Atualmente, 1.400 grandes empresas ao redor do mundo estão passando por um processo de diversificação de suas fontes de energia, optando por aquelas menos poluentes ou renováveis. Outras 1.200 empresas, que juntas investiram mais de 14 trilhões de dólares, deixarão de utilizar combustíveis fósseis ao longo dos próximos anos. As 30 maiores instituições de investimentos, que juntas têm um capital ativo de US$ 5 trilhões, “se dizem comprometidas com a causa”. Além disso, 18 ente as maiores instituições bancárias do planeta estão realizando hoje testes de estresse de mudanças climáticas.
A Amazon, por sua vez, acaba de divulgar sua meta em se tornar carbono zero até o ano de 2040. A Apple, a Nike e a Starbucks tem uma meta ainda mais ousada: tornar-se zero em emissões de CO2 já em 2030.
Figueres se mostra muito positiva ao analisar estes dados, muito porque, como ela mesma diz, “eles são um indicativo do comprometimento da industria, algo que nos trás esperança”. Além disso, este posicionamento—por parte das maiores empresas do ramo da tecnologia—, é como uma declaração de que “abrir mão das emissões de CO2 não será um problema para o futuro.”
Em meio a todas estas mudanças, nós arquitetos também devemos assumir a nossa responsabilidade.
Figueres afirma que arquitetos e urbanistas têm um papel fundamental nesta mudança, e mais, nossos alunos de hoje “serão os nossos arquitetos de amanhã”. As futuras gerações de profissionais nos ajudarão a atingir as metas que traçamos hoje, principalmente no que se refere a todos os novos edifícios serem auto-suficientes em energia elétrica até 2030, e a conversão de todos os edifícios do planeta até 2050—metas consideradas fundamentais para que possamos frear as mudanças climáticas atualmente me curso no planeta.

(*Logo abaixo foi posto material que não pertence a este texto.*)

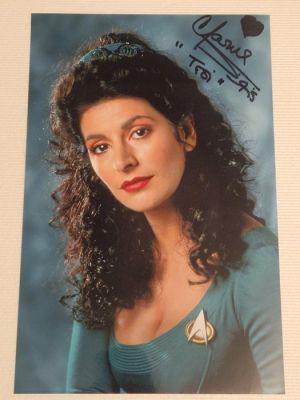 Star Trek Autogramm Marina Sirtis Deanna Troi aus Star Trek TNG Orginal signiert | Catawiki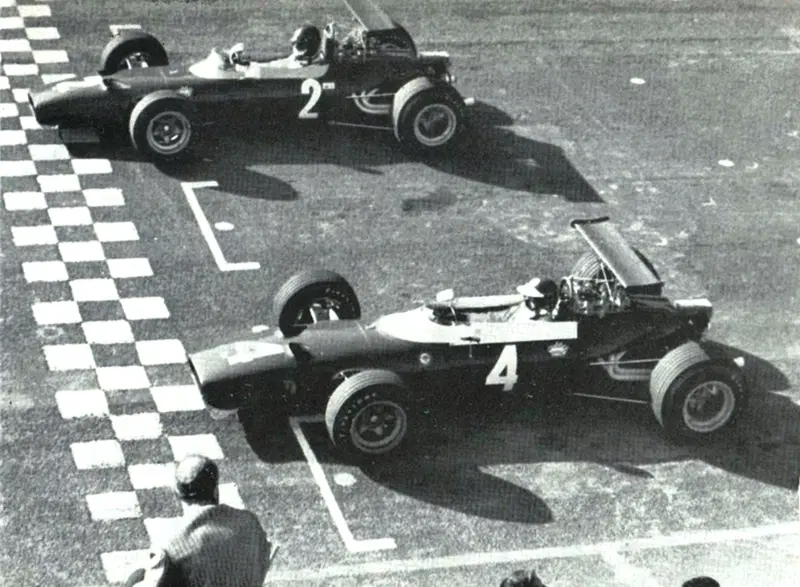 Le due rosse F2 dei piloti italiani al via del GP di Roma: l'ordine di partenza sar&agrave; poi anche quello di arrivo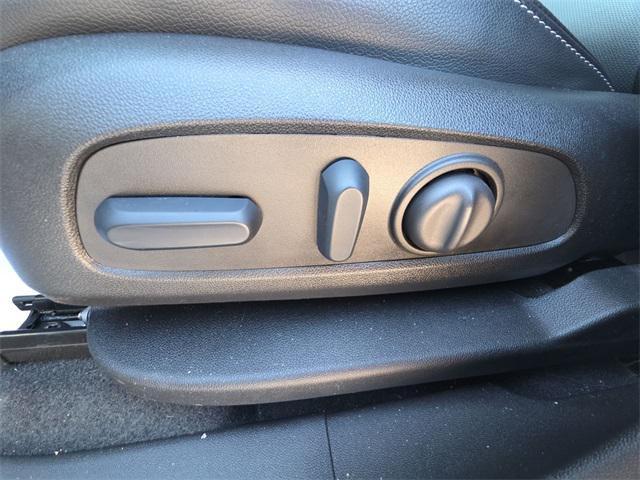 Photo of 2022 White Frost Tricoat GMC Terrain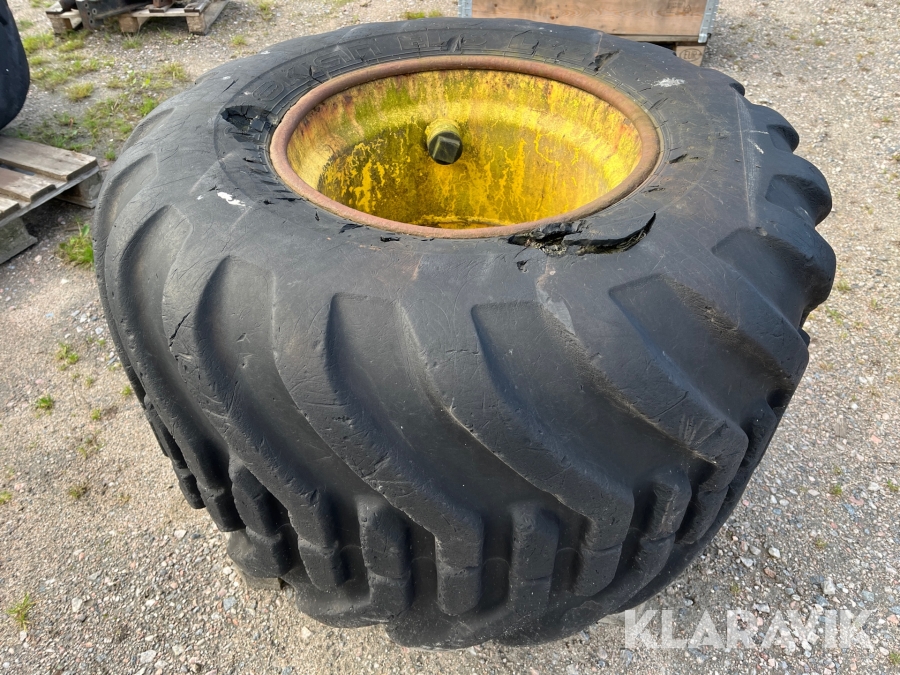 Fälg med däck Nokian 700x45 22,5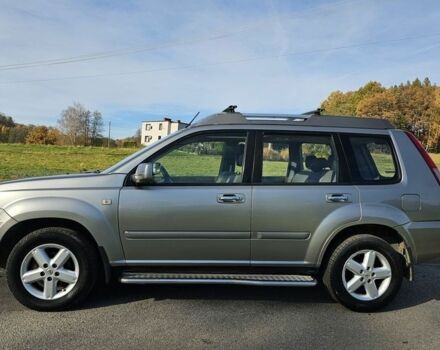 Серый Ниссан ИксТрейл, объемом двигателя 2 л и пробегом 223 тыс. км за 2200 $, фото 1 на Automoto.ua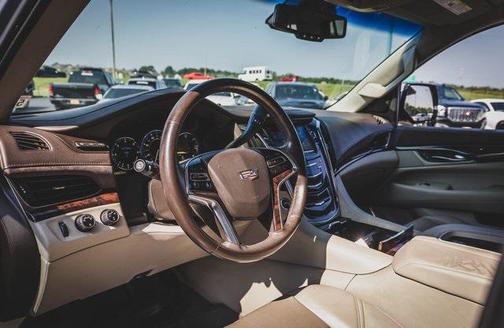 2015 Cadillac Escalade Luxury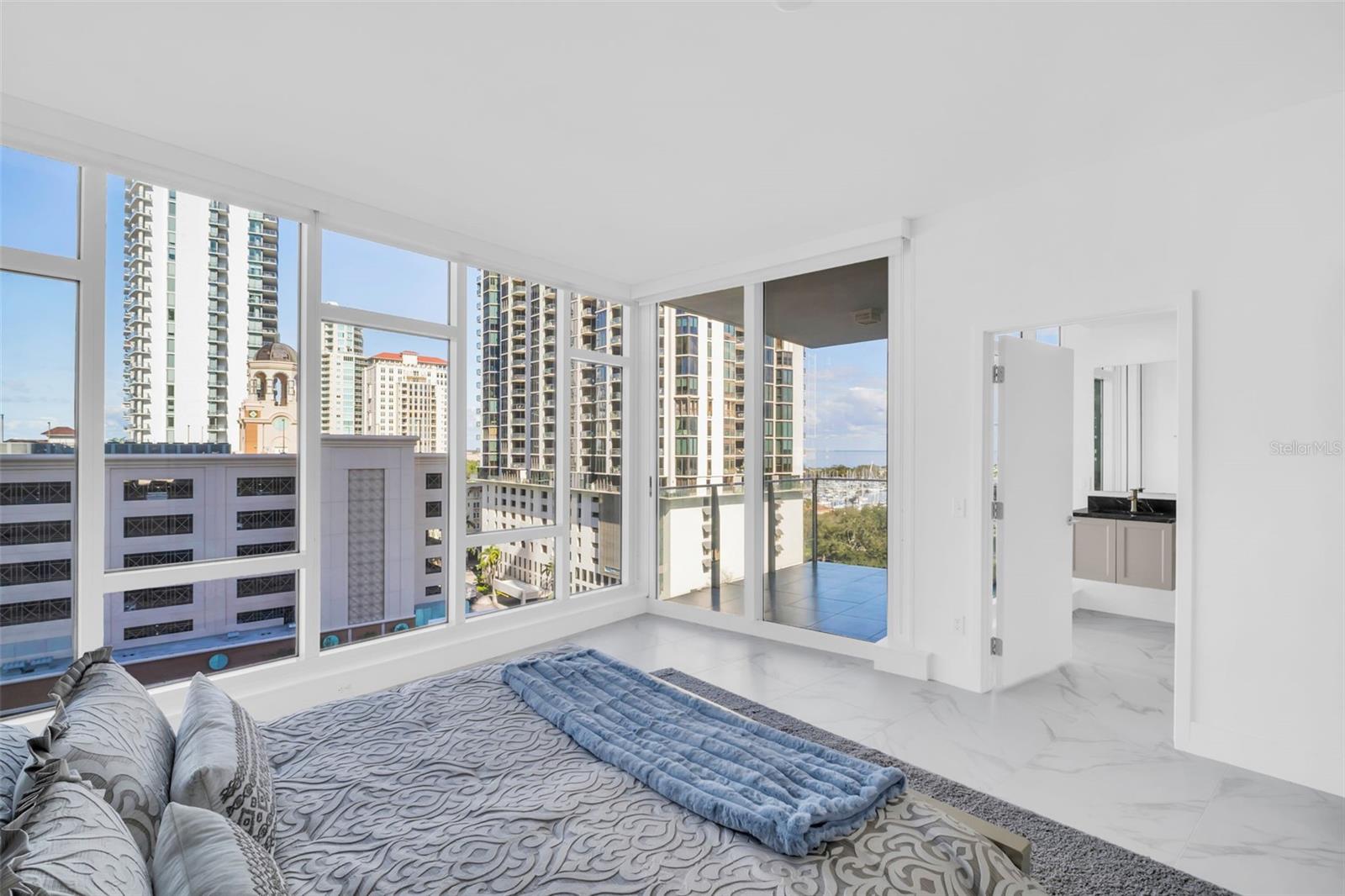 175 1ST St #1008 ST PETERSBURG, FL 33701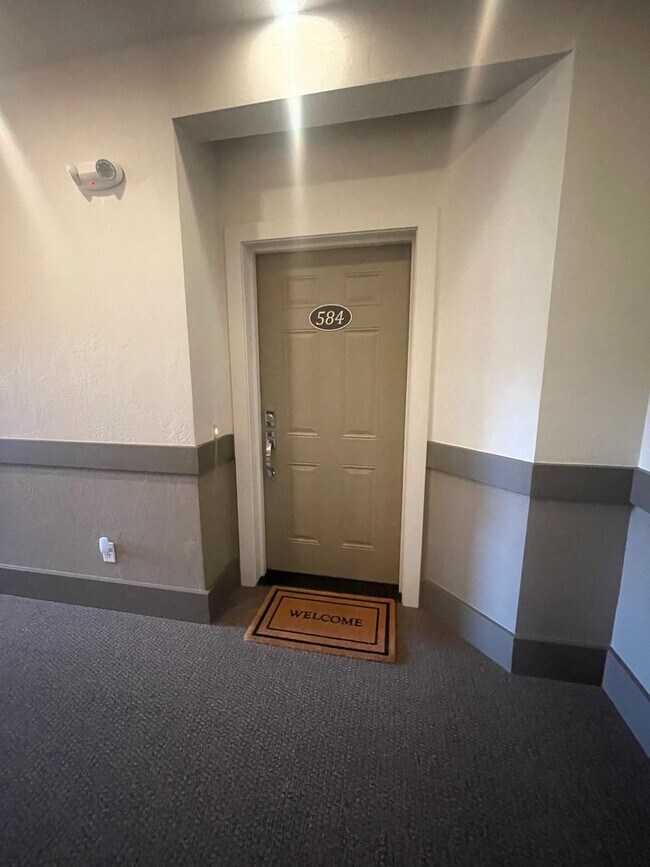 Building Photo - Newer & Beautiful 2bd/2bth condo in Ashland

Para que isso seja possível, novos jovens profissionais devem estar cada dia mais focados na “experiência humana” e em orientar as suas decisões de projeto de forma a “empregar materiais locais e soluções construtivas de baixo impacto ambiental.”

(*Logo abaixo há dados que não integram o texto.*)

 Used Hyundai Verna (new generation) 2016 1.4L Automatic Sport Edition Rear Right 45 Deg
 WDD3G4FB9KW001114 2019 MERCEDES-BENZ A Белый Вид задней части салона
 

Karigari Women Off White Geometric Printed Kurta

Por outro lado, acredita-se que 60 por cento de toda a infraestrutura do planeta ainda não tenha sido construída. Isso significa que nossas cidades continuarão crescendo assim como a população urbana do nosso planeta. Neste contexto, só há uma solução possível, e esta solução deve ser conciliadora. Arquitetos paisagistas e urbanistas serão os responsáveis pela forma como “habitaremos o nosso planeta no futuro”, não apenas no futuro próximo mas também, no futuro distante.
“Devemos procurar construir novas relações entre nós, seres humanos, e a natureza. Podemos começar pela recuperação da natureza em ambientes urbanos, devolver um pouco de tudo aquilo que depredamos no passado. Devemos reestabelecer uma relação mais saudável entre as cidades e a natureza, criar ambientes onde possamos todos prosperar.”

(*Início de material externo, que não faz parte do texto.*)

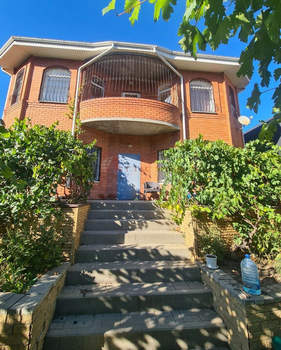 Дом 313м&sup2;, 2-этажный, участок 8 сот.  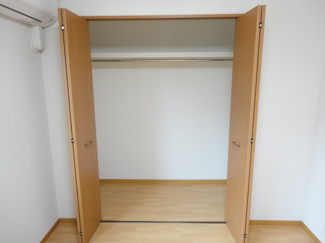 【収納】 | 雫Ⅱ | 洋室クローゼット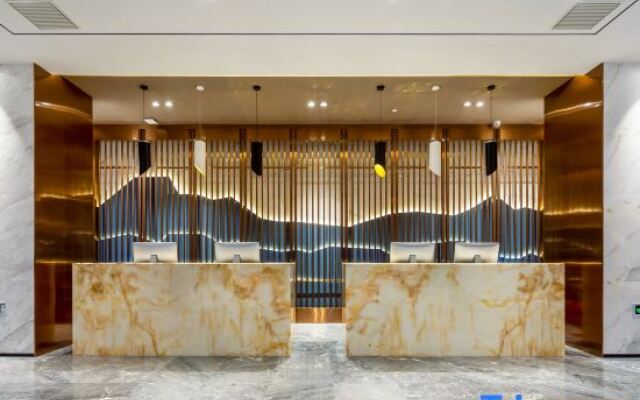 Sansheng Holiday Hotel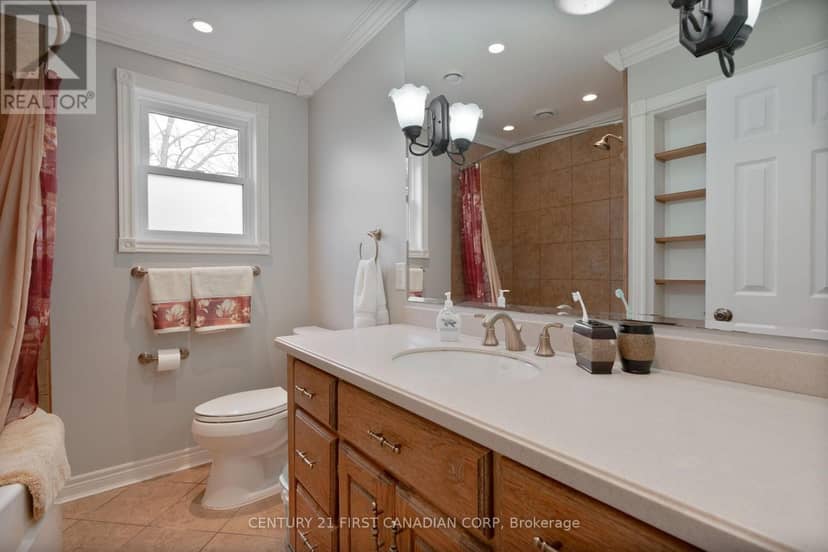 327 Everglade Crescent — photo 19 of 40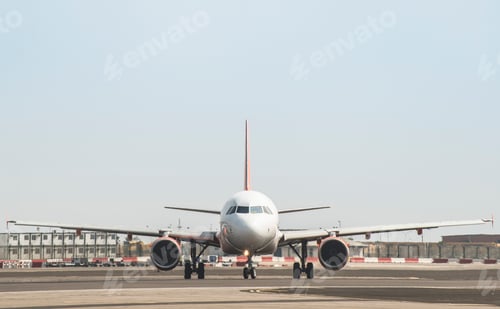 Preview: Plane on the runway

Para alcançarmos este objetivo é preciso nos unir, é necessário que toda a humanidade mude de mentalidade. “Precisamos deixar de pensar só em si e cuidarmos uns dos outros. Se faz urgente uma mudança de comportamento, onde o que importa não é ter ‘poder sobre’ algo ou alguém, mas exercer um ‘poder para’ algo ou alguém. Só assim poderemos construir uma sensibilidade para com o outro e a partir daí, um engajamento social com poder de transformação.”
Este artigo foi publicado originalmente em The Dirt.